L’Europe est un peu comme cette bonne grosse vache de montagne des Saisies, un massif impressionnant, une bonne cloche pour avertir, un vagissement surprenant, mais c’est tout, elle s’empresse de brouter son champ ensuite (© NGV / Bruxelles2)

(BRUXELLES2, opinion) La situation entre Gaza et Israël qui s’enflamme, l’est du Congo qui s’enfonce dans la crise avec les rebelles aux portes de Goma… sans oublier la situation classique en Syrie. Ces trois théâtres de crise se déroulent avec une relative absence de l’Union européenne (*). Certes nous avons droit aux habituelles condamnations (allant de « préoccupée » à « très préoccupée »). Et le dispositif d’aide humanitaire européen se met en branle. Puis nous aurons droit sans doute lundi à des « conclusions », bien rédigées, où chaque terme sera soupesé.

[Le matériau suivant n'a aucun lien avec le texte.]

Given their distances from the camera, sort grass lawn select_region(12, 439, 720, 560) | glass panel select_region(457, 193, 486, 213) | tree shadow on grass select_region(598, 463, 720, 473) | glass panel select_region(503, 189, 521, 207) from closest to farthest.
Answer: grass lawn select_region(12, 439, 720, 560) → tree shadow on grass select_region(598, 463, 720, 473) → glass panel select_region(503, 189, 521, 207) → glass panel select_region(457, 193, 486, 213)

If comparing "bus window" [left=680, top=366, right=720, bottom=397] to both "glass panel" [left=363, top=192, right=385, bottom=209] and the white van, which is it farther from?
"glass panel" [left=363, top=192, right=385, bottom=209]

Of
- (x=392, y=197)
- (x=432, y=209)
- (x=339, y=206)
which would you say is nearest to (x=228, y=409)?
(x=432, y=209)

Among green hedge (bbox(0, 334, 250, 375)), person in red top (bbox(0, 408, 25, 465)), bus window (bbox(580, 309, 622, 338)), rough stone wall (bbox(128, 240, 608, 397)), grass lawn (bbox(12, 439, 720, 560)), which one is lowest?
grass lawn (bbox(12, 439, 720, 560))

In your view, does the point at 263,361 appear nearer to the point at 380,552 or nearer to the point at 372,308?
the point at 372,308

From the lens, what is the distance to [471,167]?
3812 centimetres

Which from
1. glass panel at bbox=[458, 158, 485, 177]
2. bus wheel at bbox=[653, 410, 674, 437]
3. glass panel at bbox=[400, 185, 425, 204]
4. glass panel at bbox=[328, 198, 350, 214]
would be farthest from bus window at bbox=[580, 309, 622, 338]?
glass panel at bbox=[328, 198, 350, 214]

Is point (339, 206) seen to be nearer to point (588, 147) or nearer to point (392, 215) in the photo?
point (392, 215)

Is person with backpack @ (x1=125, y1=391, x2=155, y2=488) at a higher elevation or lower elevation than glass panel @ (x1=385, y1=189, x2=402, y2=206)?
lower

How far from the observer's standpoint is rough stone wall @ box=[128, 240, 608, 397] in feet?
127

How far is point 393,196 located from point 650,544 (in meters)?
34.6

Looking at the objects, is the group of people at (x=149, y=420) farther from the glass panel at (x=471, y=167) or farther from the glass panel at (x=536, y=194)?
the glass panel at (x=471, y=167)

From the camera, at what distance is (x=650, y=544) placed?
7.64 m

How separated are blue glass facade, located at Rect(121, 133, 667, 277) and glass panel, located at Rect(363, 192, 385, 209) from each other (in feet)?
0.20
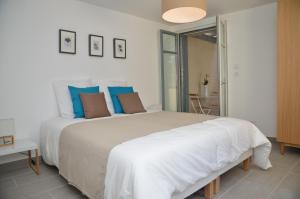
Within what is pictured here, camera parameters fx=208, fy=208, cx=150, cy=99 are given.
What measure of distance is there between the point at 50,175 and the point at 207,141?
1893 mm

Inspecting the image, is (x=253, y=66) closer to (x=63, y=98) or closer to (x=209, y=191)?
(x=209, y=191)

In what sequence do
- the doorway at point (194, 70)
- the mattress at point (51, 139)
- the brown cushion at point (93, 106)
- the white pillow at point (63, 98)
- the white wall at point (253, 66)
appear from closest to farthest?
the mattress at point (51, 139), the brown cushion at point (93, 106), the white pillow at point (63, 98), the white wall at point (253, 66), the doorway at point (194, 70)

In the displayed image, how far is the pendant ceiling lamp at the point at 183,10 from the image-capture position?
2064mm

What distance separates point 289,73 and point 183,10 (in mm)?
1750

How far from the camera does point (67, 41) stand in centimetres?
314

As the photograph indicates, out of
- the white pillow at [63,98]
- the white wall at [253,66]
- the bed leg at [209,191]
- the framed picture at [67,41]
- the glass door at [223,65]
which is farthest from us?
the glass door at [223,65]

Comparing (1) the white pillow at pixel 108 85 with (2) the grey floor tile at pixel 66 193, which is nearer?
(2) the grey floor tile at pixel 66 193

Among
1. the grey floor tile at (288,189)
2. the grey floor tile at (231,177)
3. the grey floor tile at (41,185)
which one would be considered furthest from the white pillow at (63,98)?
the grey floor tile at (288,189)

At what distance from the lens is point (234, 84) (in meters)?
4.05

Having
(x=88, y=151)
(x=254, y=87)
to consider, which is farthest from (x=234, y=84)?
(x=88, y=151)

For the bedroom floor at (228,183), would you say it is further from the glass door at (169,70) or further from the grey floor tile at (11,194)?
the glass door at (169,70)

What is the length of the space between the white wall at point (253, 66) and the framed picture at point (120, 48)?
2054 mm

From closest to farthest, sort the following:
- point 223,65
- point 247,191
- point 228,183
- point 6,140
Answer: point 247,191, point 228,183, point 6,140, point 223,65

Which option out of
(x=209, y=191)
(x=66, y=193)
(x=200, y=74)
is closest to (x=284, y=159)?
(x=209, y=191)
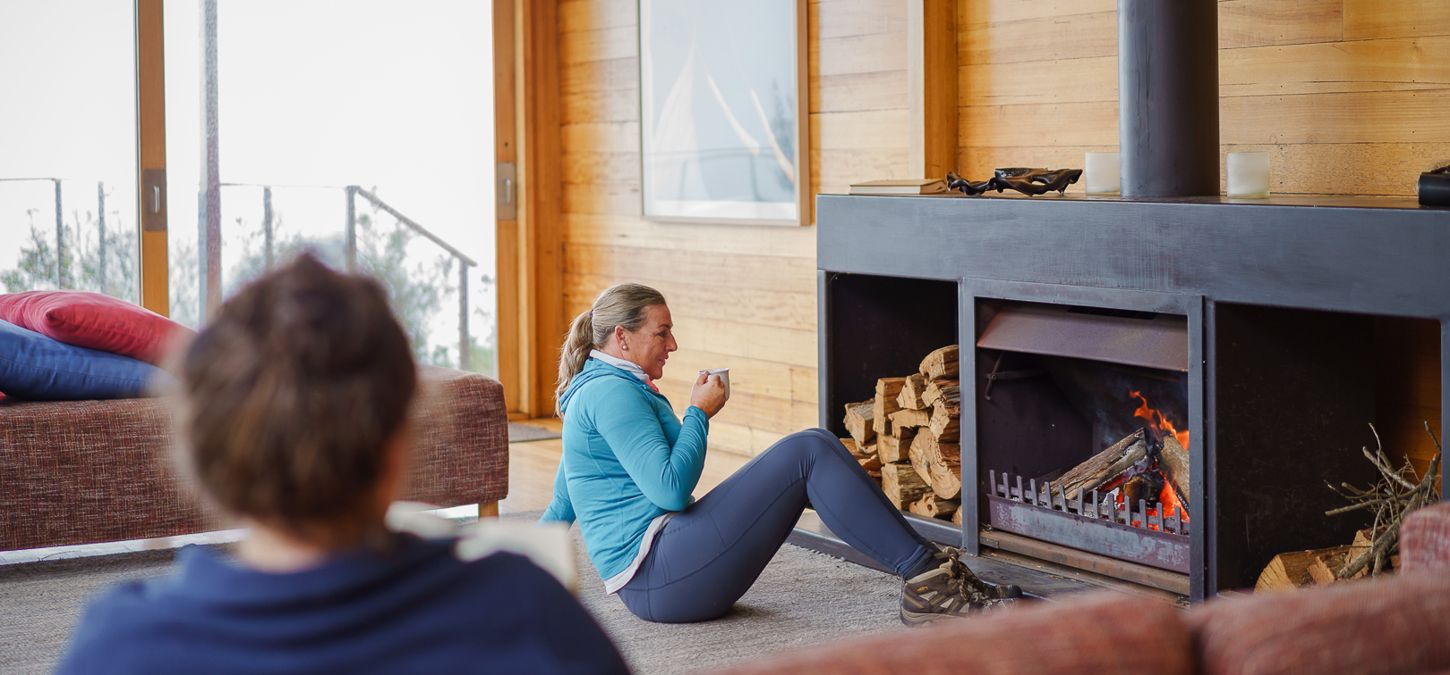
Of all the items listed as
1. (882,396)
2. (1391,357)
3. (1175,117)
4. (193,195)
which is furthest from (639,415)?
(193,195)

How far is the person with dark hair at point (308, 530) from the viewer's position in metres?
0.96

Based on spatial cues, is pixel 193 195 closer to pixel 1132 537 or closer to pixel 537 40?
pixel 537 40

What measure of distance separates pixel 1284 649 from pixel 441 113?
17.3ft

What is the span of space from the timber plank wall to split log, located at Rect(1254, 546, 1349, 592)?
407 mm

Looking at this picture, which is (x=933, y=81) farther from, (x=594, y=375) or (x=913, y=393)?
(x=594, y=375)

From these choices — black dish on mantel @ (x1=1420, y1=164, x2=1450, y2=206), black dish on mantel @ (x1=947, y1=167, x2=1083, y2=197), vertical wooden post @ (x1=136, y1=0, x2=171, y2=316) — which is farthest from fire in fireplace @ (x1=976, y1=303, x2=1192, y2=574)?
vertical wooden post @ (x1=136, y1=0, x2=171, y2=316)

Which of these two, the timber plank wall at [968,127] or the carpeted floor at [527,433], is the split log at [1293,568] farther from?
the carpeted floor at [527,433]

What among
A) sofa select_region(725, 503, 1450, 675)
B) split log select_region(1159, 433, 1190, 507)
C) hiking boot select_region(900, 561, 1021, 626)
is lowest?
hiking boot select_region(900, 561, 1021, 626)

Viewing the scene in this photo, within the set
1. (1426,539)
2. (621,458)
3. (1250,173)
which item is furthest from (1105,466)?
(1426,539)

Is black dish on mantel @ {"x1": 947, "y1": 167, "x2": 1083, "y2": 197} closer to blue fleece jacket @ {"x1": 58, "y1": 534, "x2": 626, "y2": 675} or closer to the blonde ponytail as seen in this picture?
the blonde ponytail

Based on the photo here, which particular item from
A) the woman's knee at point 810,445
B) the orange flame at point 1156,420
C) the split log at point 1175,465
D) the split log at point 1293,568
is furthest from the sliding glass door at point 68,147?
the split log at point 1293,568

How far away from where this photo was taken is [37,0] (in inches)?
201

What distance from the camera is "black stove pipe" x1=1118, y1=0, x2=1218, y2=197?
311 centimetres

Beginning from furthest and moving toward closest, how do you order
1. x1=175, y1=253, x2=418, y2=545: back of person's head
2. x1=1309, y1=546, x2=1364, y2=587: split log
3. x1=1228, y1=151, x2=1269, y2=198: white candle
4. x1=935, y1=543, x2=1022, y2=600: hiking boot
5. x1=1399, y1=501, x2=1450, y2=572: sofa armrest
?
1. x1=1228, y1=151, x2=1269, y2=198: white candle
2. x1=935, y1=543, x2=1022, y2=600: hiking boot
3. x1=1309, y1=546, x2=1364, y2=587: split log
4. x1=1399, y1=501, x2=1450, y2=572: sofa armrest
5. x1=175, y1=253, x2=418, y2=545: back of person's head
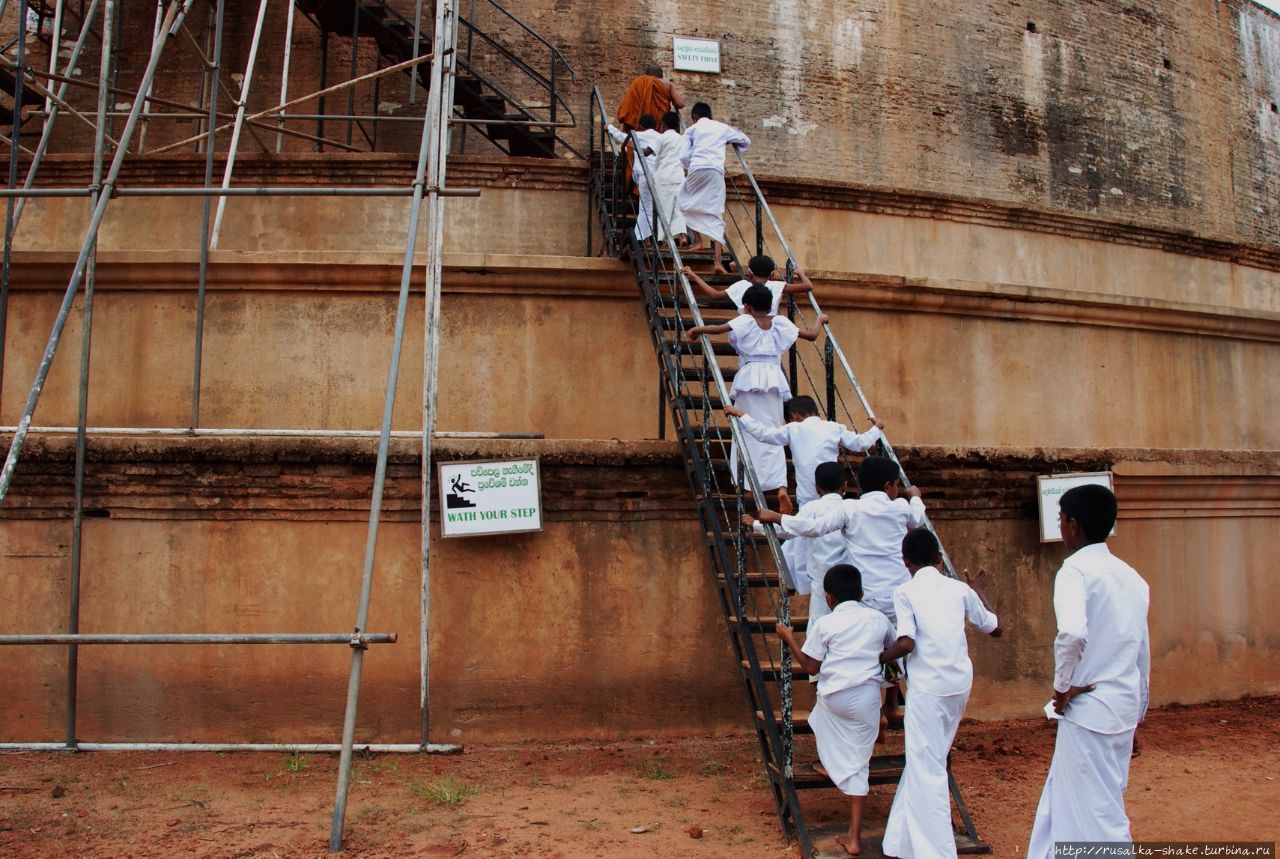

Mais c’est à peu près tout.

Où est passée la diplomatie active ?

Nous constatons toujours de l’UE une absence de réactivité notable face aux évènements – déjà constatée à de multiples reprises depuis plusieurs années – et une déficience de la diplomatie européenne. Où sont passées les troikas de négociation envoyées sur place, l’effort de médiation des parties, la notion de convocation ou de rappel d’ambassadeur, etc. Ceci n’arrêterait pas le conflit. Il ne faut pas rêver. Mais cette diplomatie « active » a un rôle, à la fois pour limiter les dégâts et amorcer la recherche d’une solution future mais aussi pour montrer l’intérêt et la présence de l’Europe dans le monde.

En se privant de cet outil, l’Union européenne se prive d’une capacité d’agir et opte pour position de spectateur commentateur plutôt que d’acteur dynamique pour la paix.

(*) Précisons que sur deux de ces trois théâtres (Israel/Palestine et Congo), un représentant spécial de l’Union et des missions de la politique européenne de défense sont présents.